THE SMILING ATHEIST PRESENTS:
THE WHAT-THE-FUCKERY CUP
MATCH ONE: A SPECIAL WHO-ELSE-CAN-WE-BLAME MATCH
WON’T SOMEBODY PLEASE THINK OF THE CHILDREN?
Well, apparently the Catholics already have. After centuries of blaming the Devil, the Jews, the Protestants, homosexuality et cetera… The Catholics have finally thought of blaming the children. That’s right, Bernando Álvarez, the bishop of Tenerife, is exceeding the claims of Bill Donahue, who has blamed Catholic child molestation on homosexuality, by passing the blame onto the children themselves. Álvarez claims, “There are 13 year old adolescents who are under age and who are perfectly in agreement with, and what’s more wanting it, and if you are careless they will even provoke you.”
These statements were made on Christmas Eve in an interview with La Opinión de Tenerife, a local newspaper in Tenerife, Spain.
BABY, YOU’RE A TEN ON THE RICHTER SCALE
At least, so says Muslim Cleric, Hojatoleslam Kazem Sedighi, of Tehran, Iran. According to him, “Many women who do not dress modestly … lead young men astray, corrupt their chastity and spread adultery in society, which increases earthquakes.” The worst thing about this is that this view is shared by Iranian President Mahmoud Ahmedinejad, who is predicting an earthquake in the near future in Iran caused by the careless, anti-religious ways of the country. He recently said, “At least 5 million should leave Tehran so it is less crowded.”
MATCH TWO: A JEBUS-PATROL MATCH
COME ON!?! A JESUS TICKET? I WAS ONLY A HEATHEN FOR FIVE MINUTES!
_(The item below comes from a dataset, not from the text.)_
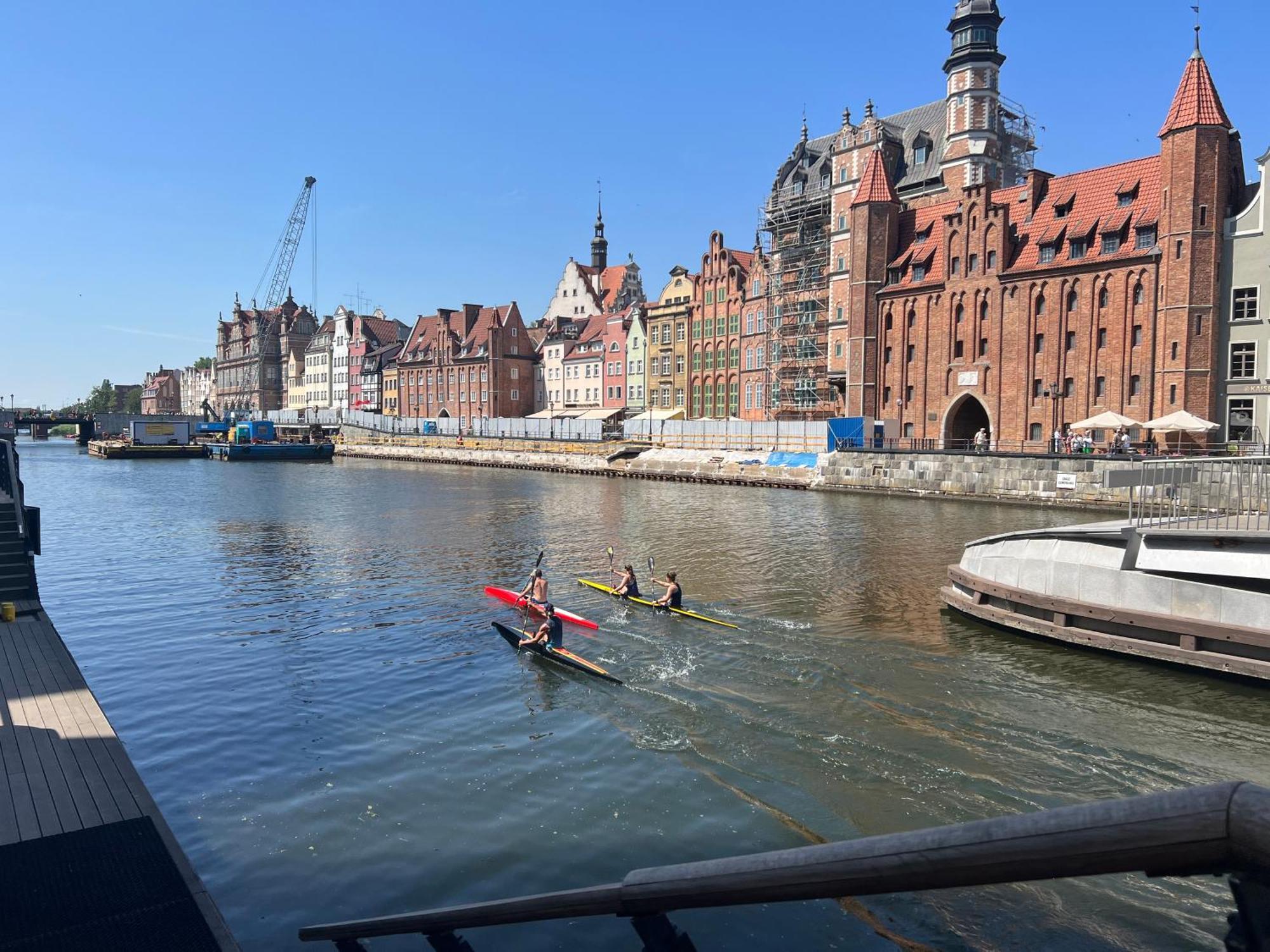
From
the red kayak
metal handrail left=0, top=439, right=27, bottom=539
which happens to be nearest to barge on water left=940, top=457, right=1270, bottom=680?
the red kayak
The above note was left on the front window of Shannon Poston, a resident of Belmont, NC, outside of a Cracker Barrel this week. Apparently, the unnamed Jesus Meter Maid was offended by the Darwin Fish on the back of Shannon’s car, and so he/she felt he/she better leave a note to remind Mrs. Poston that Jesus loves here, not Darwin. I wonder what the train of thought was here. Considering only one of these people ever existed and both were dead for many, many years before Shannon’s birth, how could either love her.
This tends to the point about Christians. Have there ever been a species of people who feel a greater need to push their beliefs onto others while being irate about being allegedly repressed? Other than Muslims, of course. Christians claim that the beliefs of others are pushed onto them because they must now deal with billboards, books and bumper stickers. Well, here’s the deal, when atheists start knocking on your door while you’re trying to relax, start preaching on street corners, start protesting outside of churches and start leaving notes on peoples cars, then you can complain about being harassed or repressed. Because YOU do all of these things, not us. Perhaps we should start.
ONE MOR(M)ON™ DESERVES ANOTHER
An Oregon man, Alex Tucker, left his home on for work on just another Friday morning. As any Friday, he watched the clock and waited to get off to head to his cabin out in the woods in Northern Oregon. But this day wouldn’t turn out like that. Apparently Tucker forgot that having in A as a decal in his back window is not okay, even in a state as liberal and accepting as Oregon. What Tucker discovered when he came out to his car after a hard day as the office what black spray-paint all over his car, citing, “Atheist, terrorist scum,” and “Baby eating, Hitler loving piece of shit!” I forgot to mention that one tire had been slashed as well.
Obviously, this exclaims more than anything which side of the atheist VS theist debate is the “terrorist” side. Besides, who was the last atheist who flew a plane into a couple of sky scrapers? What is either more ironic or more tragic is that the A on the back of Tucker’s car didn’t actually stand for atheist. It was actually a parking permit for his apartment building, unfortunately for him, styled in a similar font to the atheist “A” symbol.
The group was later found red handed and were identified as three boys, ages 15-18, and members of the local Church of Ladder Day Saints. Wow! Dumb dumb dumb dumb dumb!
Well, pick the winners of both matches and they’ll move onto the next round to face next weeks tournament participants. As I’m sure, there are plenty of stories out there who would love to have a chance to win The Smiling Atheist’s What-The-Fuckery Cup Championship.